Extract provided:
*****

In the meantime a substantive interdepartmental project was being organized. Colonel J. R. Lovell of the Military Intelligence Service proposed on March 4 a plan for producing "the highest possible quality of intelligence on the USSR in the shortest possible time." The intelligence services of the Army, Navy, Air Forces, and State Department should have equal representation on the planning and working committees of this endeavor, soon to be known as the Defense Project. It should be subject to CIG coordination. Admiral Souers accepted the offer at once.

A Planning Committee drew up a proposal which on May 9 was incorporated into a CIG directive unanimously approved by the IAB. The Planning Committee should choose its own chairman and secretary. A coordinator from CIG should meet with the committee when appropriate; in case of disagreement within the committee he would submit the question to the DCI for decision. This DCI responsibility, however, was more fearsome in prospect than in fact. It would be some time before there could be any great decisions possible. The evidence had first to be accumulated.

*****

Data below:
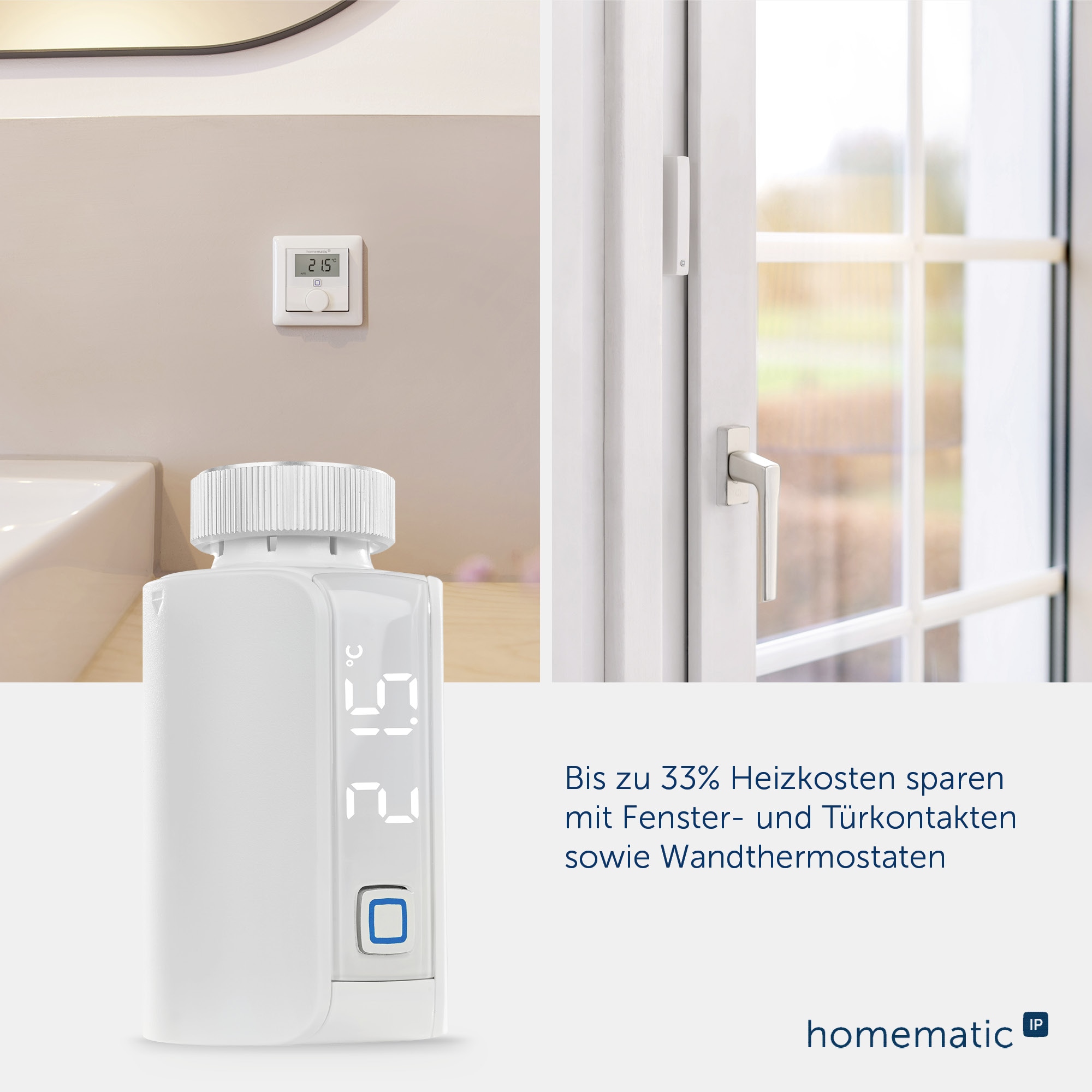 HOMEMATIC IP 155105A0, Heizkörperthermostat EVO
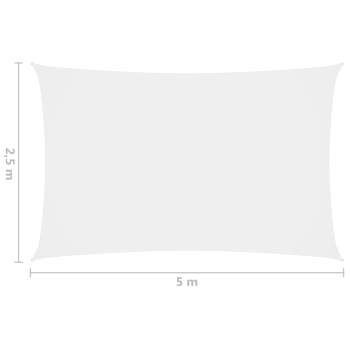  Sonnensegel Oxford-Gewebe Rechteckig 2,5x5 m Weiß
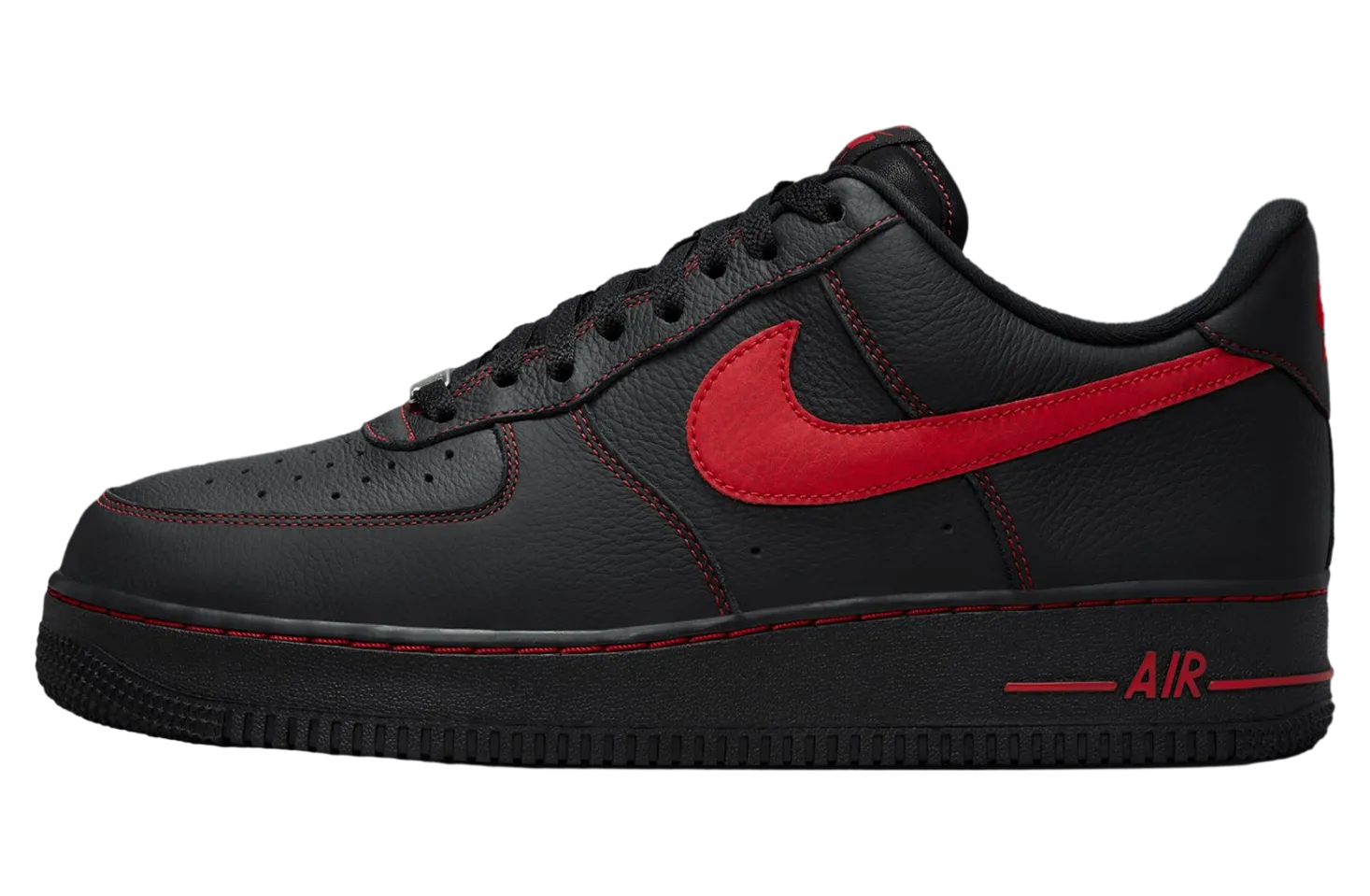 nike air force 1 low black university red 1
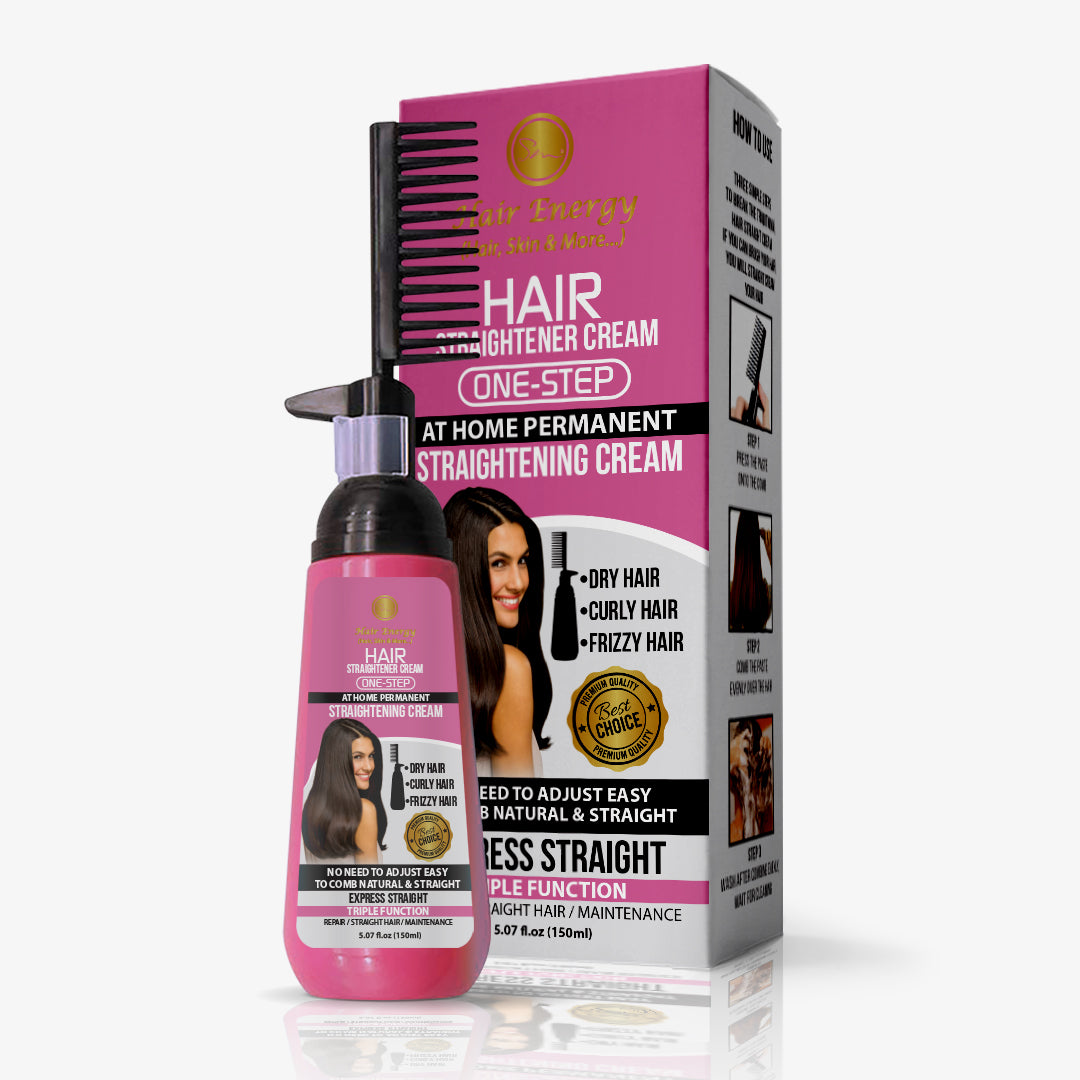 Straight Hair Treatment Temporary Straightening One Step Hair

*****

Your tasks:
1. Reproduce verbatim the stretch of the passage on the Defense Project from "In the meantime" through "offer at once.".
2. In the passage on the Defense Project, name every intelligence service that was to have equal representation on the planning and working committees.
3. Answer these questions from the passage on the Defense Project:
(a) Who proposed the plan on March 4?
(b) On what date was the Planning Committee's proposal incorporated into a CIG directive?
(c) To whom would the CIG coordinator submit a question if the committee disagreed?

Responses per task:
1.
In the meantime a substantive interdepartmental project was being organized. Colonel J. R. Lovell of the Military Intelligence Service proposed on March 4 a plan for producing "the highest possible quality of intelligence on the USSR in the shortest possible time." The intelligence services of the Army, Navy, Air Forces, and State Department should have equal representation on the planning and working committees of this endeavor, soon to be known as the Defense Project. It should be subject to CIG coordination. Admiral Souers accepted the offer at once.

2.
Army
Navy
Air Forces
State Department

3.
(a) Colonel J. R. Lovell of the Military Intelligence Service
(b) May 9
(c) The DCI